PORTLAND, Ore. (KOIN) – While Portland voters will likely decide this fall whether to change city government to make the City Council better represent individual parts of the city, the Charter Commission’s plan has lost support from one of the city commissioners.

Commissioner Mingus Mapps, who supports the idea of changing the city’s charter, is concerned there are too many changes lumped together to vote on in the plan, rather than asking voters to decide on each suggested change.
The proposed ballot measure would expand the current council from four commissioners to 12 commissioners with three per specific districts in the city.

The measure also would have a city manager, rather than the mayor, in charge of overseeing city bureaus and handling administration.  

A third part would change how voters pick candidates. The measure would get rid of a primary, where a candidate wins with at least 50% of the vote. If not, the top two candidates face off in November.

Instead, voters would rank the candidates on the November ballot.

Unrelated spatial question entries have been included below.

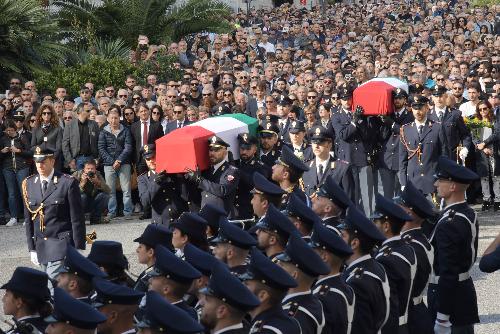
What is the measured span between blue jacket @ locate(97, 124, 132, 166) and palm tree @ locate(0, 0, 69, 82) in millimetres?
5150

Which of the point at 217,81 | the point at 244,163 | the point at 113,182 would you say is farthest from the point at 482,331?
the point at 217,81

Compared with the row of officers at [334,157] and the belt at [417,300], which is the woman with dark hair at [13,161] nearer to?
the row of officers at [334,157]

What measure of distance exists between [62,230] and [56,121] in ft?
20.0

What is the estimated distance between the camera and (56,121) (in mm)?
16219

If no candidate gets more than 50% of votes to win, the candidate with the least votes is eliminated and second preference choices are then counted to find a winner.

In a statement to KOIN 6 News, Commissioner Mapps says he supports reform but the four multi-member districts and rank-choice voting are “a radical departure from what Portlanders are used to.” Mapps prefers separate items on the ballot.

Voters have turned down big changes proposed in the past for the City Charter, but the volunteer Charter Commission says it will work to make sure the public understands all the proposed changes before they would vote in November.